» **What you should do**
What does the post on generalized loops say from "A generalized (linear)" to "a common signature."? Copy that stretch word for word.

» **Given passage**
============
On Feb 25, 2015, at 6:29 PM, John Rose <john.r.r...@oracle.com> wrote:
>
> Maybe this is general enough:
>
> MHs.loop(init, predicate, body)(*a)
> => { let i = init(*a); while (predicate(i, *a)) { i = body(i, *a); }
> return i; }
>
> ...where the type of i depends on init, and if init returns void then you
> have a classic side-effect-only loop.
FTR, I've been thinking more about this one, with help from Michael Haupt.
The above loop is pretty good, except for a couple of things: 'i' ought to be
tuple of loop-varying values, and the exit path needs a more general
post-processing step, a "finalizer" that corresponds to the initializers that
set up the loop variables.
A generalized (linear) loop has two kinds of values flowing within it:
loop-invariant and loop-varying. (The control predicate has a special role, but
may be classed as loop-varying. The finalizer is also special, and
loop-invariant.) Loop-varying values can be inputs, control values (array
indices, etc.), and outputs, but can all, I think, be modeled as "step"
functions using a common signature.
This takes us to something like the C for-loop, but with a sprinkle of tuples,
with a finishing bow around it to tie it up:
for ((v1,v2,v3,…) = inits; predicate(v1…); (v1…) = step(v1…)) { … }; return
finish(v1…);
Loop-local but invariant values can be modeled as non-updated loop variables,
as in this C idiom:
for (int i, limit = computeLimit(); i < limit; i++) …
Pure side effects can be modeled as void-valued step functions, so we want to
allow void as a corner case for loop variable types. (I.e., where there is a
step but not a value.) I don't want to make any more special provision for
pure side effects (such as a unique Runnable-like "body" for a loop), both
because it isn't necessary, and because it encourages sloppy side-effect-driven
loops.
If we allow each loop variable to have its own predicate and finalizer, we can
properly model the effects of ordered guards and special early-exit paths.
loop({init*}, {pred*}, {step*}, {fini*}) := lambda (arg*) {
let var* = init*(arg*)
for (;;) {
for ((v,p,s,f) in (var*, pred*, step*, fini*))
if (!p(var*, arg*))
return f(var*, arg*)
v = s(var*, arg*) // all vars help update each var
}
}
}
All invocations are exact.
============
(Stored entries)
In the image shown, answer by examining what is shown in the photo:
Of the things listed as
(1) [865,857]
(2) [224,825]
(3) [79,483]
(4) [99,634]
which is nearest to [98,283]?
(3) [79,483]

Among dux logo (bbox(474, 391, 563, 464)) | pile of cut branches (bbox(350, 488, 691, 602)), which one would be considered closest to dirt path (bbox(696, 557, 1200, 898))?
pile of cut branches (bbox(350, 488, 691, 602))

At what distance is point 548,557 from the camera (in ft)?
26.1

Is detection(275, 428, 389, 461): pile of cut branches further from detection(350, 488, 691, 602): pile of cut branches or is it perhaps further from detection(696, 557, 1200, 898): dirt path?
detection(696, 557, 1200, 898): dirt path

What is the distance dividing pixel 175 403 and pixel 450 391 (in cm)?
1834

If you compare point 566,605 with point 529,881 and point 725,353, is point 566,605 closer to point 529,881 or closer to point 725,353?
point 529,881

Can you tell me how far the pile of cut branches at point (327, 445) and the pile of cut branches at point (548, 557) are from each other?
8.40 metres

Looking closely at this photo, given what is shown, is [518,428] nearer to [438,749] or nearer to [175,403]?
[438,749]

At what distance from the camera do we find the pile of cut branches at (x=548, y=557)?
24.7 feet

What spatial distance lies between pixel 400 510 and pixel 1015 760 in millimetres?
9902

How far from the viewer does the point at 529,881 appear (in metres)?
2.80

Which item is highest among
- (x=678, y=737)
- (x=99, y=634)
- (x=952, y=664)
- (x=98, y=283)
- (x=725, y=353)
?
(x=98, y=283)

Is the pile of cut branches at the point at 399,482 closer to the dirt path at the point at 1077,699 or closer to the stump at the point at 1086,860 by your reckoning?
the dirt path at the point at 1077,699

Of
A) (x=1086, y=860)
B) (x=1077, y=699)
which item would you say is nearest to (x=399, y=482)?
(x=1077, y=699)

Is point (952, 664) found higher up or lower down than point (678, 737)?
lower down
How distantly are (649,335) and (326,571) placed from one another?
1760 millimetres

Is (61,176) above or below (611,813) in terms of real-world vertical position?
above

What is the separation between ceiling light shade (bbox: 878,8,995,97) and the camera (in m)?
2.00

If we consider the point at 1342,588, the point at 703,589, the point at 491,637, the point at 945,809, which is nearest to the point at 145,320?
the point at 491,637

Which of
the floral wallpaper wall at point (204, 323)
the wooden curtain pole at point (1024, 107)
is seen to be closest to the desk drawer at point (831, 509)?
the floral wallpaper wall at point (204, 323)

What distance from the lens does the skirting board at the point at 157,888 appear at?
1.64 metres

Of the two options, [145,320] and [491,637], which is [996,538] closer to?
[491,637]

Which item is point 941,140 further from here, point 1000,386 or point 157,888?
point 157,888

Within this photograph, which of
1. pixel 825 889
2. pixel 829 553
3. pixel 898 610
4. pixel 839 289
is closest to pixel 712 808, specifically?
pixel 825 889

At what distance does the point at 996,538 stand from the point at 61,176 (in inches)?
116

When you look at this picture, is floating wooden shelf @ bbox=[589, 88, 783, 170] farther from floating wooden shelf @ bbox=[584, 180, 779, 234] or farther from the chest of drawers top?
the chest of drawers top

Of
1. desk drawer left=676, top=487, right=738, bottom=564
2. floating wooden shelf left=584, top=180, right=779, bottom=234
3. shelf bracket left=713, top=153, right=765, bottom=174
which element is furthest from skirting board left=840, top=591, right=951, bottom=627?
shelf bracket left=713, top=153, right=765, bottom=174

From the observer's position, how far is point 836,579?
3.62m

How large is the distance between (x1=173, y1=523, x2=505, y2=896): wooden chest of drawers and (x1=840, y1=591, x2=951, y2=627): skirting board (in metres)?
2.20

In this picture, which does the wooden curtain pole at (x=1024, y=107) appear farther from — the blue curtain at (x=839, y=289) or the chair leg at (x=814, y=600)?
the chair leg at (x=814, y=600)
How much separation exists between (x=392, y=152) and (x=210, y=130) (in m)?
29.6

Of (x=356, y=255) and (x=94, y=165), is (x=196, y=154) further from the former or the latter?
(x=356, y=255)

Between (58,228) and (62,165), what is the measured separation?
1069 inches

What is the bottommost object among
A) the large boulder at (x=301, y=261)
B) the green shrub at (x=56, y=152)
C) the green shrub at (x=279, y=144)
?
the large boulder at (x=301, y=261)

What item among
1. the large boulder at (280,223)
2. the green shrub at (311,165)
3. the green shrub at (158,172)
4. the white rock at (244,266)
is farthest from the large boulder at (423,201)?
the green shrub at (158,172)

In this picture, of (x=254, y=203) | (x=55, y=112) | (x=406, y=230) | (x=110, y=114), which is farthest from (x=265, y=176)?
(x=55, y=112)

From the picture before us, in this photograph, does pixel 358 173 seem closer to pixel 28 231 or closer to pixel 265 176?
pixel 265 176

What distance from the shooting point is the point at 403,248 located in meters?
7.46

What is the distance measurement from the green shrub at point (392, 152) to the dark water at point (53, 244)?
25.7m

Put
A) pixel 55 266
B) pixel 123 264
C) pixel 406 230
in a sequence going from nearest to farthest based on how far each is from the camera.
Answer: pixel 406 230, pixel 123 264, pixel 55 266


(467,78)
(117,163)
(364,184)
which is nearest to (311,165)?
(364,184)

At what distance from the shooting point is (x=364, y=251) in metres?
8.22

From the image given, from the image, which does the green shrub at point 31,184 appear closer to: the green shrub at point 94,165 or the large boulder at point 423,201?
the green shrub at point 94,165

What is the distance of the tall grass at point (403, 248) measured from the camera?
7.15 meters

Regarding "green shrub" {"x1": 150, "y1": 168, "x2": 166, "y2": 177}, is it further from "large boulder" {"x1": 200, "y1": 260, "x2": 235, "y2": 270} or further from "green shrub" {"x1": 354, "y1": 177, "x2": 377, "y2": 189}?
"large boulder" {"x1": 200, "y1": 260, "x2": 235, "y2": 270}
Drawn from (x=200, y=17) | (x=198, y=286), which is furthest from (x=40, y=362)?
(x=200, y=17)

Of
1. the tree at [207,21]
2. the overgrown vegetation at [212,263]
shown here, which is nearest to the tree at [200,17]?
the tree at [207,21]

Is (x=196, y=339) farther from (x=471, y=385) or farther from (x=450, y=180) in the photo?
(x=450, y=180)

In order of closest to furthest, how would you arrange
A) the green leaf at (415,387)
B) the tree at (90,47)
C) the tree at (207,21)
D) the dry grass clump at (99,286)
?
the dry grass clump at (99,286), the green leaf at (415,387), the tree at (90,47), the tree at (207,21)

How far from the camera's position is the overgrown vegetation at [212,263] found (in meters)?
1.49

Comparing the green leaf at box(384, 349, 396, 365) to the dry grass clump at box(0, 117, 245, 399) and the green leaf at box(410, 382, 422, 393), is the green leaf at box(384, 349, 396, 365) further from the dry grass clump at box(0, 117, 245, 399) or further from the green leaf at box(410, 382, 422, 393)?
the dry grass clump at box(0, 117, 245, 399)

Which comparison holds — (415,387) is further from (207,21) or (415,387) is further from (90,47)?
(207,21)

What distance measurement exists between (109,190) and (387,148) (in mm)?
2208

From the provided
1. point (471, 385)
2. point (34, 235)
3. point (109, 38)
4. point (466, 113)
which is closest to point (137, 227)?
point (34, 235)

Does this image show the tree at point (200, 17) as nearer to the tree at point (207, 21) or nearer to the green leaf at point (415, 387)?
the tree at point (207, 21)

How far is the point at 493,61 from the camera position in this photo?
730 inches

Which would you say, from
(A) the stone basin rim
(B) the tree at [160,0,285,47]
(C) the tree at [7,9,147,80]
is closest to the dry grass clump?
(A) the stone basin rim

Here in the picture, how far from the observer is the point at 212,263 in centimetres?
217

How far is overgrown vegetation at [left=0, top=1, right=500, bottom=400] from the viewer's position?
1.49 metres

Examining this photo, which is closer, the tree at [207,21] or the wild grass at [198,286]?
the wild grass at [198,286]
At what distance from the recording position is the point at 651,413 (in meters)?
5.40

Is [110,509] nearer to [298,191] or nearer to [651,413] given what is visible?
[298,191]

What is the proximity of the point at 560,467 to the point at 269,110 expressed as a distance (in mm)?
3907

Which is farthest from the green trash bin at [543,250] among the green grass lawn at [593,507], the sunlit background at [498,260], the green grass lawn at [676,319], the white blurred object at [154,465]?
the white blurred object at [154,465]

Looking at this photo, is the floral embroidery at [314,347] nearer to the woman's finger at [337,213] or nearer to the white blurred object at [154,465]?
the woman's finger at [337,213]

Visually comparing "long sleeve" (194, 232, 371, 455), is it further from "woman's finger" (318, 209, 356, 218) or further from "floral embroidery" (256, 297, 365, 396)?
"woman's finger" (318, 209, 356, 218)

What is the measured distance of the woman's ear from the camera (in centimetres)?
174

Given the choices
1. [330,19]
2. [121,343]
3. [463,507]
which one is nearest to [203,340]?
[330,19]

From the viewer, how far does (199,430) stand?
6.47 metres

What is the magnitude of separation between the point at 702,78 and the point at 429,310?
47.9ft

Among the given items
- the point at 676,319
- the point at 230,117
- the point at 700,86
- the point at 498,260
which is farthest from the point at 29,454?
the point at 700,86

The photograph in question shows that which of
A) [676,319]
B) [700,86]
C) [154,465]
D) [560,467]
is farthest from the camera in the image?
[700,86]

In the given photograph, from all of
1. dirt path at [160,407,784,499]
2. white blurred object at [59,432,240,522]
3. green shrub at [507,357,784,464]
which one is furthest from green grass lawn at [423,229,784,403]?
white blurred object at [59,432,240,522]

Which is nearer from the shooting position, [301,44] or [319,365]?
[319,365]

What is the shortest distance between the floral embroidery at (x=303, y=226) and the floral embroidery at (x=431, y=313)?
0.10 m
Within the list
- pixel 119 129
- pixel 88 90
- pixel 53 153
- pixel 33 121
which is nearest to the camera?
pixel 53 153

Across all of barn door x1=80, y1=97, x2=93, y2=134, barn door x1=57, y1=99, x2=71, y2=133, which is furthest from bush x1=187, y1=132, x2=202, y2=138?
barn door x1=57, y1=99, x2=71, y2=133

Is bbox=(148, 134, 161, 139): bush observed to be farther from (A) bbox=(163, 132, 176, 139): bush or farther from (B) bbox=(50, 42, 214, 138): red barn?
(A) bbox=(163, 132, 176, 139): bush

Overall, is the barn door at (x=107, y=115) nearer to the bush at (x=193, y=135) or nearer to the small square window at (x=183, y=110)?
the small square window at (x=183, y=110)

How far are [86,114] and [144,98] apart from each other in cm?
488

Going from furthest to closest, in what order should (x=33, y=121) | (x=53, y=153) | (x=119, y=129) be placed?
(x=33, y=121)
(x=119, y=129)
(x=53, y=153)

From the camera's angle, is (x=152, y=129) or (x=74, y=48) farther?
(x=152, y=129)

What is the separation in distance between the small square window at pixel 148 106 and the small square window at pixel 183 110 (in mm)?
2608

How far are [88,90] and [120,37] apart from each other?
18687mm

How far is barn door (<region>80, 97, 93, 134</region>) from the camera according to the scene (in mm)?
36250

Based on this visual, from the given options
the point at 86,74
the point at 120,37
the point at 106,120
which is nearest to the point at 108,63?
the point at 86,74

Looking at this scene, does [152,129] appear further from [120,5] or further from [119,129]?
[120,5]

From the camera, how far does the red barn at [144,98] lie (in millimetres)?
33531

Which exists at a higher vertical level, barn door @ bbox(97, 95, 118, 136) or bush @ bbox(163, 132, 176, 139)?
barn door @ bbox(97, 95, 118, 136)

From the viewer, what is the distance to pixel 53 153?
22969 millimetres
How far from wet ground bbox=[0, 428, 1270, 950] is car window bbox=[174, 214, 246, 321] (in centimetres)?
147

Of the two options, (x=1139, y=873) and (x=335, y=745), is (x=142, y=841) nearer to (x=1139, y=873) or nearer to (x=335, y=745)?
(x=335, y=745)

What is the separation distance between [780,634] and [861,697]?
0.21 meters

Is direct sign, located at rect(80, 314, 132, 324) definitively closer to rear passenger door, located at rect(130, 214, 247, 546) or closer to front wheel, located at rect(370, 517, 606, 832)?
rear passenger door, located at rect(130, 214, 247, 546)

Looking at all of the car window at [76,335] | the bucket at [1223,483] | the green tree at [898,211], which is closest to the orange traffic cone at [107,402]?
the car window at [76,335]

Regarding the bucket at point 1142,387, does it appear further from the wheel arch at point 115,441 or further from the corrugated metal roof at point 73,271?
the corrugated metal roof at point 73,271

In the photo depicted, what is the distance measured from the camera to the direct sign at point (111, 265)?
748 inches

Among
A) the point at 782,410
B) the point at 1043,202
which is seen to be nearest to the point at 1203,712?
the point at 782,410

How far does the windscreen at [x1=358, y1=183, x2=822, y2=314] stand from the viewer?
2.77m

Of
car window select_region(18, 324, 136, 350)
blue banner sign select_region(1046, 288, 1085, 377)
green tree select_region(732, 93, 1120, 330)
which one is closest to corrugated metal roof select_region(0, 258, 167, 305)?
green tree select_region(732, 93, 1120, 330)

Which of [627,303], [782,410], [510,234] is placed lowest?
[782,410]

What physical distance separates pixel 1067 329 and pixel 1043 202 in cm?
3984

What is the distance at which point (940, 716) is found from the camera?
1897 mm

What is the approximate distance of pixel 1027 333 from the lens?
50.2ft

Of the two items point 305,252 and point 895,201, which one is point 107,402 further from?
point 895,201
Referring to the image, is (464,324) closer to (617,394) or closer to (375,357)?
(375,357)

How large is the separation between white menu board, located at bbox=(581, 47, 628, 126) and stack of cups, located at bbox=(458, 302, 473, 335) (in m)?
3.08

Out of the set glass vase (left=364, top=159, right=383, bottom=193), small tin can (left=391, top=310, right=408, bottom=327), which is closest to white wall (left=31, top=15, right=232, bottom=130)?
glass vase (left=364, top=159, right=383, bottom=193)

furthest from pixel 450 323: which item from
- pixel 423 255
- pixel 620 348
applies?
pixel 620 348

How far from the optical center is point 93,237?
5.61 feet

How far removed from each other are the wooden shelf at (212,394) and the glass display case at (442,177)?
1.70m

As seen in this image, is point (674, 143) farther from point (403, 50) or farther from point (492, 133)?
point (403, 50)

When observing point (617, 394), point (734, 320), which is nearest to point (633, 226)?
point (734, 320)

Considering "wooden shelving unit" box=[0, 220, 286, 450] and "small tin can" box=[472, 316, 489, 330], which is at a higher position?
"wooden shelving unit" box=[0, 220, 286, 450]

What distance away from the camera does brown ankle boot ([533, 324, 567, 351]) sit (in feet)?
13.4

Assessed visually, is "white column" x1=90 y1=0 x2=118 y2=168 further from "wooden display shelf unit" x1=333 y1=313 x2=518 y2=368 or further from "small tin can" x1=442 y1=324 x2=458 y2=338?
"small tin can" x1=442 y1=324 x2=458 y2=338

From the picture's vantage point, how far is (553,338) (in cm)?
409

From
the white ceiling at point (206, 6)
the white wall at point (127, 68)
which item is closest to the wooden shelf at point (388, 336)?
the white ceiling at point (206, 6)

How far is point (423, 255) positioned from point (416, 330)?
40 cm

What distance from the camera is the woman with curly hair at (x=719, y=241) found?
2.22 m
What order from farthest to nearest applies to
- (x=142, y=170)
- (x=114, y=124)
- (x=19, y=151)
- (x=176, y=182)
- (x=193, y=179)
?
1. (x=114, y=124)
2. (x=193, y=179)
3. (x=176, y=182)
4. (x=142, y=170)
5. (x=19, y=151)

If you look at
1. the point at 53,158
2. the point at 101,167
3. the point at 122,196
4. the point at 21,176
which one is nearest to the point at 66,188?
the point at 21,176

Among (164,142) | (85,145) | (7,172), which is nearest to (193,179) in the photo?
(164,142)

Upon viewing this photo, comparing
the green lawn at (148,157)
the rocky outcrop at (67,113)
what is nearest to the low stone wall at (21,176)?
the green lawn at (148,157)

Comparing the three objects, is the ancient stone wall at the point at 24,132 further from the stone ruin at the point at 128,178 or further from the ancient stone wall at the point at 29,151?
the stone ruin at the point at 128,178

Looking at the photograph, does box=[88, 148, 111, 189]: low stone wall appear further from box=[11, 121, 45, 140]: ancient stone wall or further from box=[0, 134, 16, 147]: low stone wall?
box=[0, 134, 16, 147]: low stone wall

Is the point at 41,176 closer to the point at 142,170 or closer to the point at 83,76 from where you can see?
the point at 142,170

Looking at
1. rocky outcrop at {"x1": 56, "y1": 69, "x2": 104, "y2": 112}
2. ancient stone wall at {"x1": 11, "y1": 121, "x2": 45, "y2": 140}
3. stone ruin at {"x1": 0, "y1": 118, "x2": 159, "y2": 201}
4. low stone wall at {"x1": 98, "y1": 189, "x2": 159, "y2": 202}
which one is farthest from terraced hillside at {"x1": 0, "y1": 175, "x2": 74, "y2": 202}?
============
» **Exercise solution**
A generalized (linear) loop has two kinds of values flowing within it:
loop-invariant and loop-varying. (The control predicate has a special role, but
may be classed as loop-varying. The finalizer is also special, and
loop-invariant.) Loop-varying values can be inputs, control values (array
indices, etc.), and outputs, but can all, I think, be modeled as "step"
functions using a common signature.